The transthyretin amyloidoses are a subset of protein misfolding diseases characterized by the extracellular deposition of aggregates derived from the plasma homotetrameric protein transthyretin (TTR) in peripheral nerves and the heart. We have established a robust disease-relevant human cardiac tissue culture system to explore the cytotoxic effects of amyloidogenic TTR variants. We have employed this cardiac amyloidosis tissue culture model to screen 23 resveratrol analogs as inhibitors of amyloidogenic TTR-induced cytotoxicity and to investigate their mechanisms of protection. Resveratrol and its analogs kinetically stabilize the native tetramer preventing the formation of cytotoxic species. In addition, we demonstrate that resveratrol can accelerate the formation of soluble non-toxic aggregates and that the resveratrol analogs tested can bring together monomeric TTR subunits to form non-toxic native tetrameric TTR.

Introduction

The systemic amyloidoses, characterized by the extracellular deposition of amorphous aggregates and amyloid fibrils derived from normal or mutant secreted proteins, are prototypic examples of protein misfolding disorders [1], [2], [3]. Transthyretin (TTR) is one of the 29 human proteins identified thus far, associated with systemic amyloidosis.

TTR is a 55 kDa homotetrameric protein that transports retinol and thyroxine (T₄) in plasma and T₄ in the cerebrospinal fluid.

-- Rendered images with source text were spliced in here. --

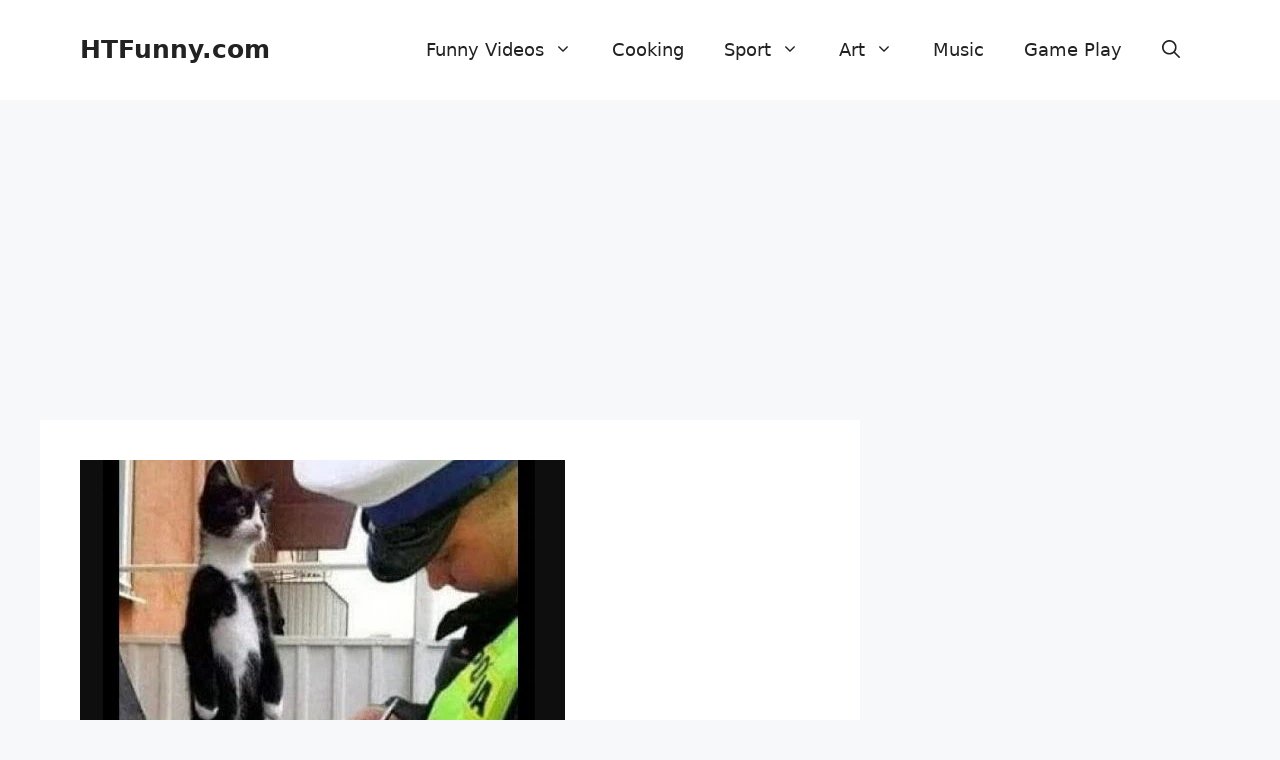

--- FILE ---
content_type: text/html; charset=utf-8
request_url: https://www.google.com/recaptcha/api2/aframe
body_size: 268
content:
<!DOCTYPE HTML><html><head><meta http-equiv="content-type" content="text/html; charset=UTF-8"></head><body><script nonce="JTtJBOBG2jgUCHspIhBOQg">/** Anti-fraud and anti-abuse applications only. See google.com/recaptcha */ try{var clients={'sodar':'https://pagead2.googlesyndication.com/pagead/sodar?'};window.addEventListener("message",function(a){try{if(a.source===window.parent){var b=JSON.parse(a.data);var c=clients[b['id']];if(c){var d=document.createElement('img');d.src=c+b['params']+'&rc='+(localStorage.getItem("rc::a")?sessionStorage.getItem("rc::b"):"");window.document.body.appendChild(d);sessionStorage.setItem("rc::e",parseInt(sessionStorage.getItem("rc::e")||0)+1);localStorage.setItem("rc::h",'1767633927952');}}}catch(b){}});window.parent.postMessage("_grecaptcha_ready", "*");}catch(b){}</script></body></html>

The capacity of TTR to bind a large variety of small molecules [4], other proteins and peptides like the Alzheimer’s disease related Aβ peptide [5], suggests that it may perform other biological functions, perhaps related to detoxification of unwanted metabolites and misfolded proteins [6].

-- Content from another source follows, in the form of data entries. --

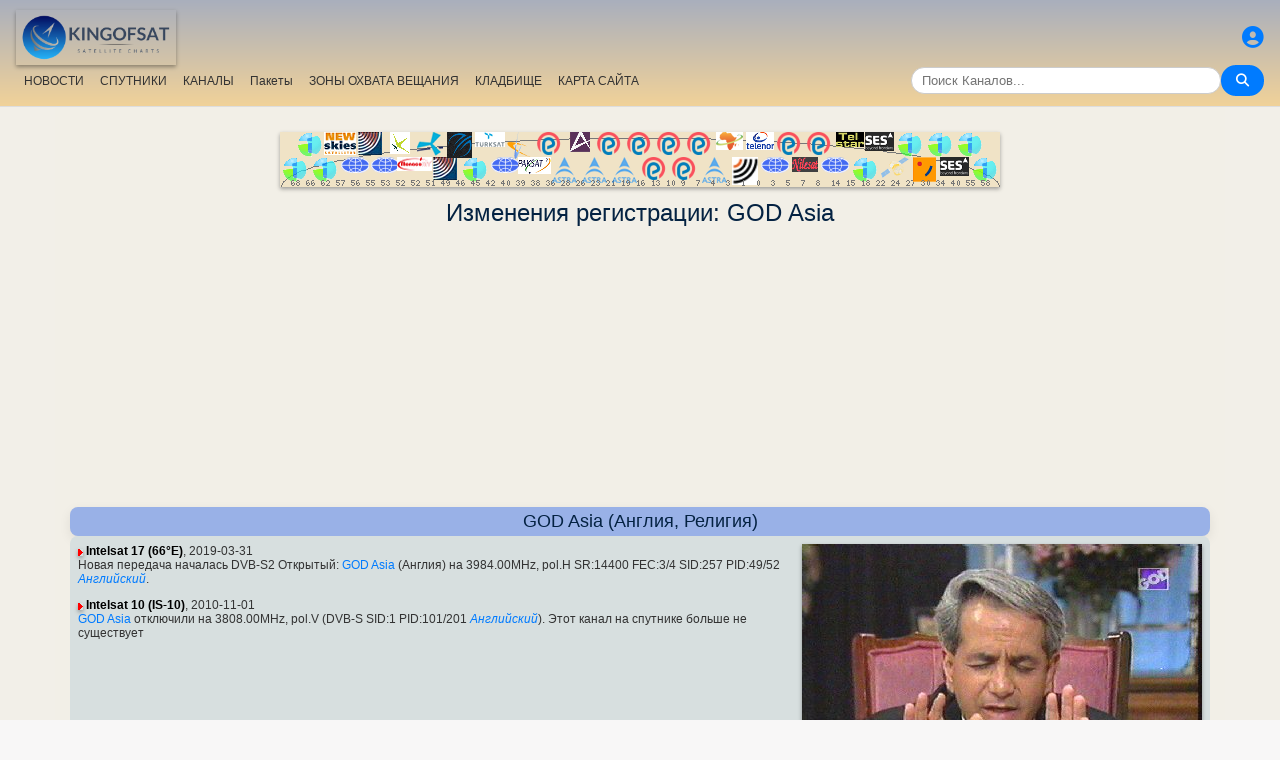

--- FILE ---
content_type: text/html; charset=utf-8
request_url: https://www.google.com/recaptcha/api2/aframe
body_size: 267
content:
<!DOCTYPE HTML><html><head><meta http-equiv="content-type" content="text/html; charset=UTF-8"></head><body><script nonce="_fJTiovizpujRk6D-BmbOA">/** Anti-fraud and anti-abuse applications only. See google.com/recaptcha */ try{var clients={'sodar':'https://pagead2.googlesyndication.com/pagead/sodar?'};window.addEventListener("message",function(a){try{if(a.source===window.parent){var b=JSON.parse(a.data);var c=clients[b['id']];if(c){var d=document.createElement('img');d.src=c+b['params']+'&rc='+(localStorage.getItem("rc::a")?sessionStorage.getItem("rc::b"):"");window.document.body.appendChild(d);sessionStorage.setItem("rc::e",parseInt(sessionStorage.getItem("rc::e")||0)+1);localStorage.setItem("rc::h",'1768987749533');}}}catch(b){}});window.parent.postMessage("_grecaptcha_ready", "*");}catch(b){}</script></body></html>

The disassembly of the native homotetrameric TTR to its constituent monomers is required for aggregation and subsequent fibril formation in vitro and presumably in vivo [7]. TTR fibrillogenesis is accelerated by the presence of any of the approximately 100 different amyloidogenic mutations [8], [9], [10], [11] which decrease the thermodynamic and/or kinetic stability of the mutant TTRs with respect to the wild type protein [8].

The clinical syndromes associated with TTR aggregation are senile systemic amyloidosis (SSA), characterized by deposition of wild type TTR (WT TTR) in the heart, and familial amyloidotic polyneuropathy (FAP) and cardiomyopathy (FAC) related to deposition of mutant forms of TTR in the peripheral nerves and the heart, respectively. The V122I TTR variant, found in 3–4% of African-Americans, is the most common amyloidogenic mutation worldwide and it is associated with FAC [11].

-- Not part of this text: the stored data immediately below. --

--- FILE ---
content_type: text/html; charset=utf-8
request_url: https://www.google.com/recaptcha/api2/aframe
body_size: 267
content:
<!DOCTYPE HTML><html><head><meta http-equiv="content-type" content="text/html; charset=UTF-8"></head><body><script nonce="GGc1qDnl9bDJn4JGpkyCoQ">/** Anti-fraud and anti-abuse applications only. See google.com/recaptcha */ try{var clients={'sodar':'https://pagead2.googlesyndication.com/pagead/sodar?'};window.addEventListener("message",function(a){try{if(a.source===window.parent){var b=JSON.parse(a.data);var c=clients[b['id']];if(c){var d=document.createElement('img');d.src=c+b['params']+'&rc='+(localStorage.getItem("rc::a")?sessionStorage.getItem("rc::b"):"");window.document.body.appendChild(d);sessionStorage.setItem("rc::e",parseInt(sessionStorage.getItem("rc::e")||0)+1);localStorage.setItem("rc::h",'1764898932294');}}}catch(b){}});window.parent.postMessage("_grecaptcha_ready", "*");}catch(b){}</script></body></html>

Herein, we introduce the human cardiac AC16 cell line as a robust tissue culture system to serve as a model of the TTR cardiomyopathies [12]. AC16 cells are derived from adult ventricular cardiomyocytes, the site of cardiac TTR deposition in SSA and FAC. They express primary cardiomyocyte biochemical markers like α- and β-myosin heavy chain, α-cardiac actin, troponin I, the gap junction proteins connexin-43 and -40, etc., which make them a relevant model for cardiac-specific tissue culture studies [12].

In the present study, we show the effects of several amyloidogenic cardiotoxic TTR variants on cell metabolic activity, which are in stark contrast to the effects of a non-amyloidogenic, stable TTR variant. We used this model to evaluate 22 analogs of the plant polyphenol resveratrol (1) for their capacity to prevent TTR-induced cardiotoxicity. Most of the compounds selected for the screening are potent inhibitors of TTR aggregation and fibril formation in an acid-mediated in vitro assay [13], [14], [15]. We explore the correlation between TTR kinetic stabilization by these compounds and their capacity to prevent cell damage. We also demonstrate that these compounds may inhibit TTR-induced cytotoxicity by more than one mechanism.